Mit Eingabe vom 2. November 1988 beantragte der Beschwerdeführer die Nachsicht der von ihm geschuldeten und vom Abfuhrpflichtigen für seine Rechnung abgeführten Aufsichtsratsabgabe für die Jahre 1982 bis 1985 und 1987 in Höhe von S 228.197,70. Die Unbilligkeit der Einhebung dieser Abgabe liege darin, daß einerseits der Verfassungsgerichtshof mit Erkenntnis vom 17. März 1988, G 37-61/88, das Aufsichtsratsabgabengesetz und die dazu ergangene Verordnung als verfassungswidrig aufhob, weshalb "die Einhebung bzw. Entrichtung der Abgabe einen verfassungswidrigen Eingriff" in seine "verfassungsgemäß gewährleisteten Rechte" darstelle und daß andererseits vom Finanzamt über seinen Antrag vom 31. Juli 1987 auf Rückerstattung zu Unrecht einbehaltener Aufsichtsratsabgabe erst nach Einbringung eines Devolutionsantrages am 26. Jänner 1988 mit Bescheid vom 3. März 1988 (zugestellt am 4. März 1988) abweislich entschieden worden sei. Gegen diesen Bescheid habe der Beschwerdeführer noch am 4. März 1988 Berufung erhoben, "die jedoch bis dato unerledigt ist" und "mangels Anlaßfallwirkung der Aufhebung des Aufsichtsratsabgabegesetzes durch den Verfassungsgerichtshof abzuweisen sein wird". Wegen dieser "verzögerten Abwicklung des Verfahrens" durch die Finanzbehörde habe der Beschwerdeführer keine Möglichkeit gehabt bis 8. März 1988 (Zeitpunkt der mündlichen Verhandlung vor dem Verfassungsgerichtshof) Beschwerde an den Verfassungsgerichtshof zu erheben. Wäre ihm dies jedoch möglich gewesen, hätte sein Fall einen Anlaßfall dargestellt. Die Verzögerungen im Verfahren beim Finanzamt hätten dazu geführt, daß völlig gleichgelagerte Fälle noch in den Genuß der Aufhebung gekommen seien, er jedoch nicht.

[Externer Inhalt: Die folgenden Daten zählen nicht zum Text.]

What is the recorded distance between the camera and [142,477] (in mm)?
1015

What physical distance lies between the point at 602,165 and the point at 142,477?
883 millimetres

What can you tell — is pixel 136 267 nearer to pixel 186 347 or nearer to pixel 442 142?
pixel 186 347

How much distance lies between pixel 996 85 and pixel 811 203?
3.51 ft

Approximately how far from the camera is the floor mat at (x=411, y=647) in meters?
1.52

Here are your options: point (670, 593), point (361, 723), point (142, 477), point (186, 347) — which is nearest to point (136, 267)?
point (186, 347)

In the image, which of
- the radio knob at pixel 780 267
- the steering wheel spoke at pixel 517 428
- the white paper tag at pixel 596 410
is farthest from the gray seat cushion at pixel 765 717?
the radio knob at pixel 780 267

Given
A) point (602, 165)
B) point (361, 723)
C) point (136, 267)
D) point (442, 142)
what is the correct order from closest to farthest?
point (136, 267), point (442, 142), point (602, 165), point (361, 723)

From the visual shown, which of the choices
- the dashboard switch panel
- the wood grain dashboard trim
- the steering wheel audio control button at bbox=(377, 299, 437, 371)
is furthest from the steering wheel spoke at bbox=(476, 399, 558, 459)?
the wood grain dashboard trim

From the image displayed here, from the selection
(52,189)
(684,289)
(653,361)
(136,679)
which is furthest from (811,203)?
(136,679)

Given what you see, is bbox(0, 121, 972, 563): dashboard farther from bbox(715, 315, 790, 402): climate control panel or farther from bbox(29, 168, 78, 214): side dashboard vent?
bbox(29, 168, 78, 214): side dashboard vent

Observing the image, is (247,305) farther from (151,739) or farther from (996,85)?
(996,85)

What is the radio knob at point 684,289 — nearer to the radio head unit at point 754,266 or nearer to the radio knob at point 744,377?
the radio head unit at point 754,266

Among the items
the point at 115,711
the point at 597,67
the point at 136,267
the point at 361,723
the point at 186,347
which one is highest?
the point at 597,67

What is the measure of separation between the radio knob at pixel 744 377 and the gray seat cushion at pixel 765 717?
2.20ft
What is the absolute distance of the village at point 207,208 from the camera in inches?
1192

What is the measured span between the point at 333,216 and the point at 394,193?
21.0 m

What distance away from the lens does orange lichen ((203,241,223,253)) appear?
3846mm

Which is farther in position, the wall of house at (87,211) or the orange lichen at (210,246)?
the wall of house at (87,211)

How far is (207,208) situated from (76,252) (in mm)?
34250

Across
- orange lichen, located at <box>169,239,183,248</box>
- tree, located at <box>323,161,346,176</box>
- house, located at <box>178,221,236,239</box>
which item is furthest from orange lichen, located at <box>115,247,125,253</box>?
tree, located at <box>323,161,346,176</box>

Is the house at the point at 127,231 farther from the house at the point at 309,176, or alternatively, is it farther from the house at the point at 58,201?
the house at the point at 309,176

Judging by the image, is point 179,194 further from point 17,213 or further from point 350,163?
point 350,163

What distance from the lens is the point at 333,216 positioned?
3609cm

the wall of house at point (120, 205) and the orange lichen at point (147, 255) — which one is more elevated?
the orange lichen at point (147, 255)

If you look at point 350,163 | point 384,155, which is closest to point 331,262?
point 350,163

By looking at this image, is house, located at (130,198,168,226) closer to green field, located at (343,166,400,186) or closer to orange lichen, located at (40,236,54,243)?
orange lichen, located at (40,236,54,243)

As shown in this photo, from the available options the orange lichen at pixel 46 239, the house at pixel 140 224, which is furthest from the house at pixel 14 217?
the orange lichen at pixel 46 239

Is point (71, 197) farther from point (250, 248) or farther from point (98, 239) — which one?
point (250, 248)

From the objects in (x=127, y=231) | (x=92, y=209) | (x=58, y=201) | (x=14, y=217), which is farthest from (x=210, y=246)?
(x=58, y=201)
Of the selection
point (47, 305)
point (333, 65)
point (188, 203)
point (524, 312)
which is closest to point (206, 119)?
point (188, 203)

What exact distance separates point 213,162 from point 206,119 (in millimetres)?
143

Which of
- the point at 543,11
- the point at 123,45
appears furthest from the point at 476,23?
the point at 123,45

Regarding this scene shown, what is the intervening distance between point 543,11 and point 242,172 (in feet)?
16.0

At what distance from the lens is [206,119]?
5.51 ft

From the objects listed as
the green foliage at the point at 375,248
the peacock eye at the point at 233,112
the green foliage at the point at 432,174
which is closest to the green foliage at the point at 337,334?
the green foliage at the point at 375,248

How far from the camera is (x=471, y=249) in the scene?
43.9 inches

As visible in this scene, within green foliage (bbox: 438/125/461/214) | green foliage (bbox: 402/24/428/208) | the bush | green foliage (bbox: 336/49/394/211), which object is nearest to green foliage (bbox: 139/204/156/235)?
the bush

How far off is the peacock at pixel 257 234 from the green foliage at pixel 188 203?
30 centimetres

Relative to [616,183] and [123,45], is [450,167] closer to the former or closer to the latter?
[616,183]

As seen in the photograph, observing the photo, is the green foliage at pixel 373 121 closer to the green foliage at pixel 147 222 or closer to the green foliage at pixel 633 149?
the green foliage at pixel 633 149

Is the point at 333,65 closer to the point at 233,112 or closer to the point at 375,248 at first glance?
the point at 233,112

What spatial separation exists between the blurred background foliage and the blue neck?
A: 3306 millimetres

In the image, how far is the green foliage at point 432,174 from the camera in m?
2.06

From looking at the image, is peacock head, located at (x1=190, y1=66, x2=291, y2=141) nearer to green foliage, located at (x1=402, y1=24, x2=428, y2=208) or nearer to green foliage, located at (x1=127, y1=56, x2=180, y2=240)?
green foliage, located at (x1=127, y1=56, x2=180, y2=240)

Da das Finanzamt über dieses Nachsichtsbegehren nicht entschied, stellte der Beschwerdeführer mit Schreiben vom 9. Mai 1989 einen entsprechenden Devolutionsantrag.

Mit dem nunmehr angefochtenen Bescheid wies die belangte Behörde den Antrag des Beschwerdeführers vom 2. November 1988 ab und führte aus, der Umstand, daß sein Fall im Verfahren betreffend die Aufhebung des Aufsichtsratsabgabengesetzes durch den Verfassungsgerichtshof nicht zum Anlaßfall geworden sei, treffe nicht nur ihn allein, sondern auch eine Vielzahl anderer Steuerpflichtiger. Es sei daher schon aus diesem Grund die vom Gesetz geforderte Besonderheit des einzelnen Falles nicht gegeben und der Unbilligkeitstatbestand im Sinne des § 236 BAO daher nicht verwirklicht.

Der Einwand, daß die Abgabenbehörde nicht so rechtzeitig entschieden habe, daß der Fall des Beschwerdeführers zum "Anlaßfall" hätte werden können, gehe ins Leere, weil es eine gesetzliche Verpflichtung der Abgabenbehörde, bei Vorliegen eines Gesetzesprüfungsverfahrens durch den Verfassungsgerichtshof über Erstanträge oder Berufungen besonders rasch zu entscheiden, nicht gebe.

Im Streitfall handle es sich um eine rechtmäßig erhobene Abgabe, "auch wenn das zugrundeliegende Gesetz verfassungsrechtliche Mängel" aufgewiesen habe. Die Gewährung der begehrten Nachsicht würde "eine Durchbrechung des in Art. 140 Abs. 7 zweiter Satz DVG (richtig: B-VG) normierten Grundsatzes bedeuten, wonach auch ein verfassungsrechtlich mangelhaftes Gesetz auf sämtliche Tatbestände, die vor dem durch den Gerichtshof bestimmten Zeitpunkt der Aufhebung des Gesetzes liegen, anzuwenden ist". Dies sei jedoch nicht der Sinn des Rechtsinstitutes der Nachsicht.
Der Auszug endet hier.